- TASK OBJECTIVE: Can you continue the essay on the minister's fall from respected parson to "good Joe," starting right after its closing question, "What is the resolution of this ridiculous farce?"

- EXTRACT TO READ:
BEGIN
And Preach As You Go!

Floyd Doud Shafer

Christianity Today, March 27, 1961

There was a time, about three generations ago, when the minister was known as the parson. Parson, in those days, was not a nickname, but an honorific title, and it meant The Person. More often than not the parson was the best educated man in the community and he ranked with the physician and the pedagogue, and the lawyer in eminence. But our time has seen a complete switch in this situation. The minister is no longer a parson. The advent of a highly educated public has put the minister close to the bottom of the listings in educated persons. Our reaction to this turn of events should have been a determined and disciplined effort to regain and maintain superior excellence in the things which pertain to God. Instead, the clergy retreated in mad scramble behind the breastworks of administrative detail, ecclesiastical trivia, and community vagrancy. Whenever our conscience bothered us, we simply ran off to another meeting to make arrangements for succeeding meetings to flee to. We are no longer parsons, now we are "good Joes" and in place of providing the Church with her needed "Scholar teachers" who are equipped to bring God and man together in reasoned relation, we no find ourselves among those who need to be reached by the "Scholar Teacher" and wise men of God. What is the resolution of this ridiculous farce?
END
- GIVEN INFORMATION:
BEGIN
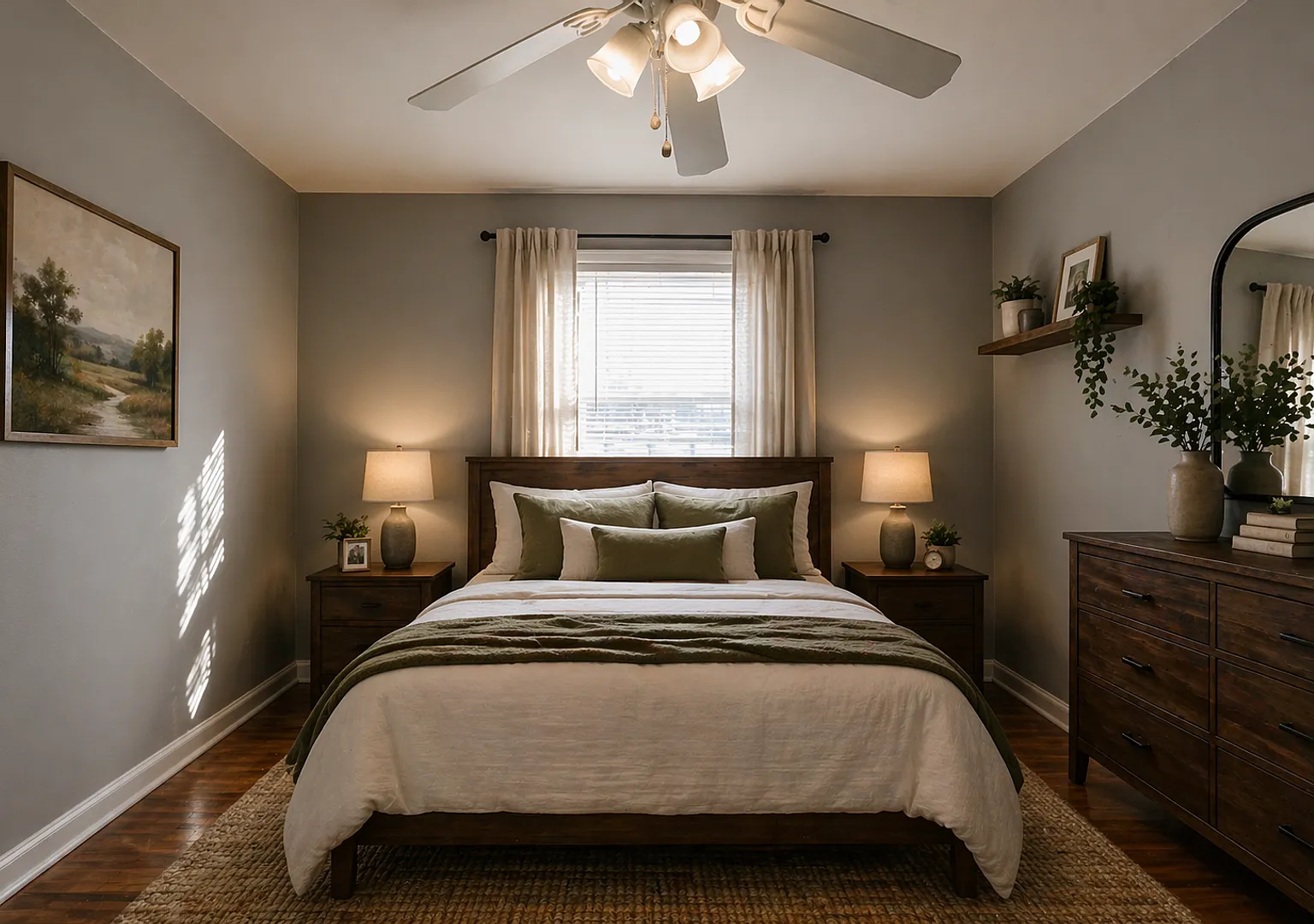 109 S McKinley Ave - Walk To Ball State Bright & Updated 2br Home! Preleasing For August! — Photo 4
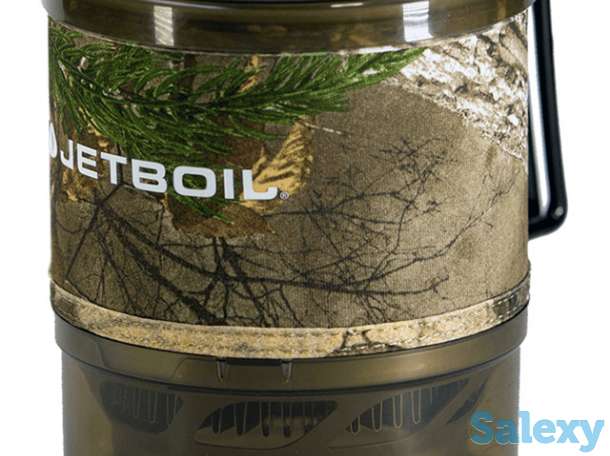 Система приготовления пищи jetboil minimo real tree, фотография 2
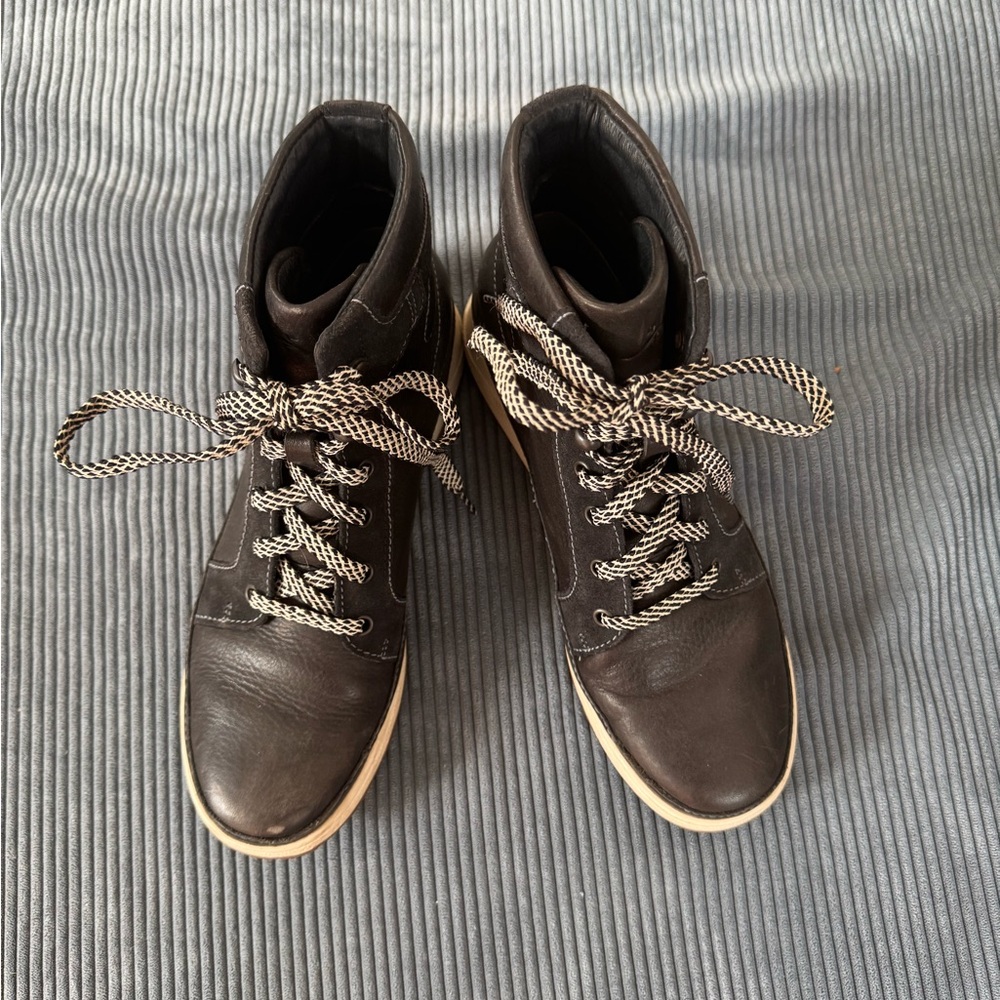 Chaco Sierra Waterproof Winter Hiking Boots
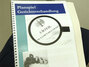 Deckblatt der Broschüre „Planspiel Gerichtsverhandlung“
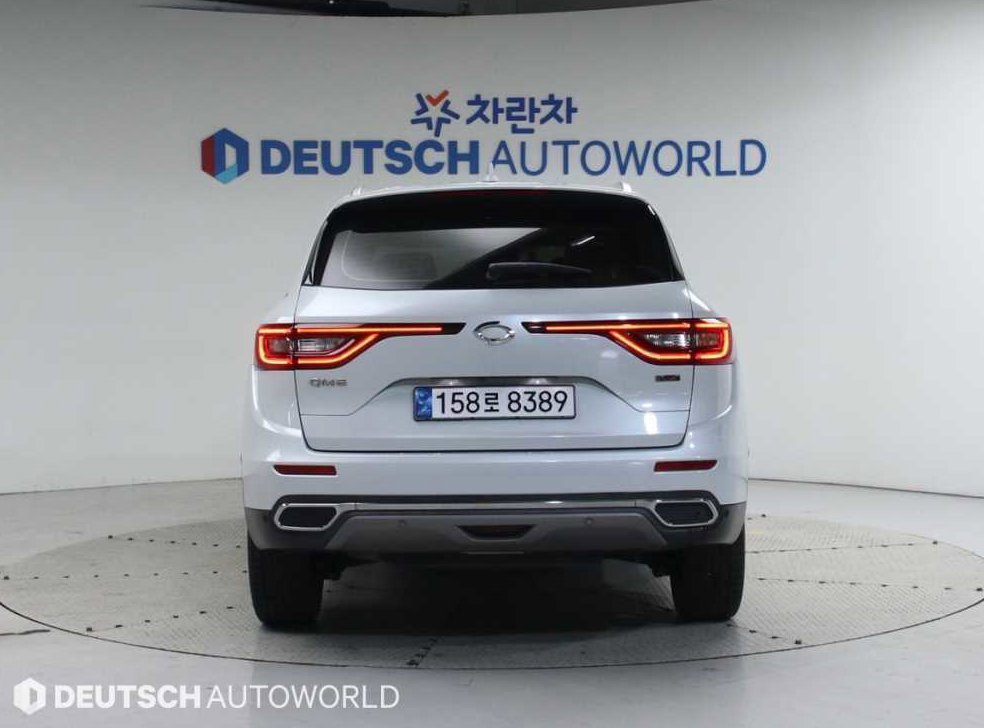 르노코리아(삼성) QM6 가솔린 2.0 GDe RE 시그니처 2WD 사진 4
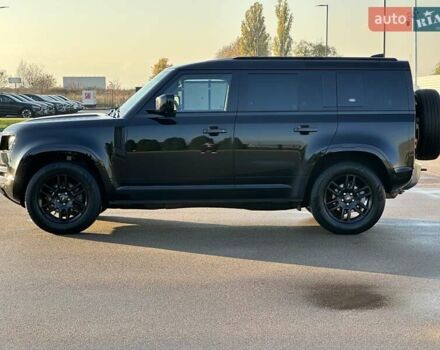 Ленд Ровер Дефендер 2022 в Киеве на Automoto.ua Черный Ленд Ровер Дефендер, объемом двигателя 3 л и пробегом 135 тыс. км за 70000 $, фото 3 на Automoto.ua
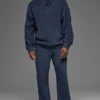 Triumph Restore Hoodie - Navy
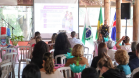 Palestra em Mandaguari fortalece integração entre comunidade e forças de segurança no combate à violência contra a mulher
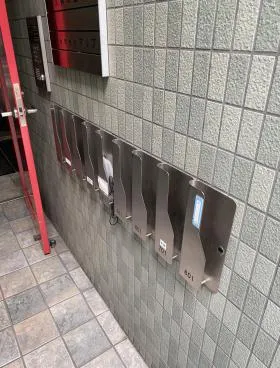YS.1ビルの外観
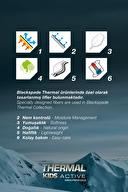 Blackspade Unisex Termal Üst 9264.BYZ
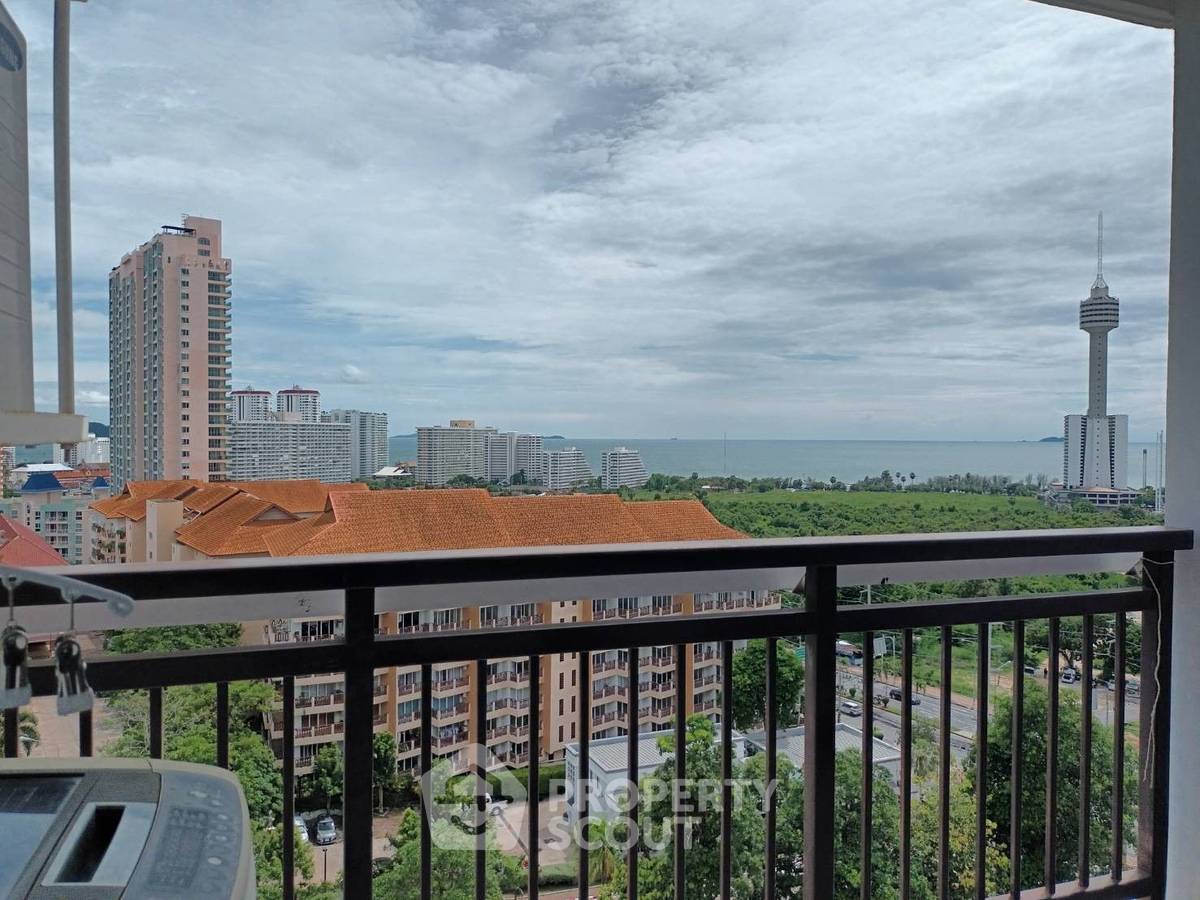 รูป คอนโด 1 ห้องนอนให้เช่า Tree Tops Pattaya ใกล้ห้วยกะปิ (ID 1930751) - รูปที่ 9/10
END
- EXERCISE OUTPUT:
Minister of the Word

The answer ought to be obvious. Actually, it is in the nature of a cabala. Here it is in taunting simplicity: Make him a minister of the Word! But what does that mean? What could be more esoteric? Very well, we will say it with more passionate bluntness. Fling him into his office, tear the office sign from the door and nail on the sign: STUDY. Take him off the mailing list, lock him up with his books (get him all kinds of books) and his typewriter and his Bible. Slam him down on his knees before texts, broken hearts, and the flippant lives of a superficial flock, and the Holy God. Throw him into the ring to box with God till he learns how short his arms are: engage him to wrestle with God all the night through. Let him come out only when he is bruised and beaten into being a blessing. Set a time clock on him that will imprison him with thought and writing about God for 40 hours a week. Shut his garrulous mouth forever spouting "remarks" and stop his tongue always tripping lightly over everything non-essential. Require him to have something to say before he dare break silence. Bend his knees in the lonesome valley, fire him from the PTA and cancel his country club membership: burn his eyes with weary study, wreck his emotional poise with worry for God, and make him exchange his pious stance for a humble walk with God and man. Make him spend and be spent for the glory of God.

A Life Aflame

Rip out his telephone, burn up his ecclesiastical success sheets, refuse his glad hand, and put water in the gas tank of his community buggy. Give him a Bible and tie him to his pulpit and make him preach the Word of the Living God. Test him, quiz him and examine him: humiliate him for his ignorance of things divine, and shame him for his glib comprehension of finances, batting averages, and political infighting. Laugh at his frustrated effort to play psychiatrist, scorn his insipid morality, refuse his supine intelligence, ignore his broadmindedness which is only flat headedness, and compel him to be a minister of the Word. If he wants to be gracious, challenge him rather to be a product of the rough grace of God. If he dotes on being pleasing, demand that he please God and not man. If he wants to be unctuous, ask him to make sounds with a tongue on which a Holy Flame has rested. If he wants to be a manager, insist rather that he be a manikin for God, a being who is illustrative of the purpose and will of God.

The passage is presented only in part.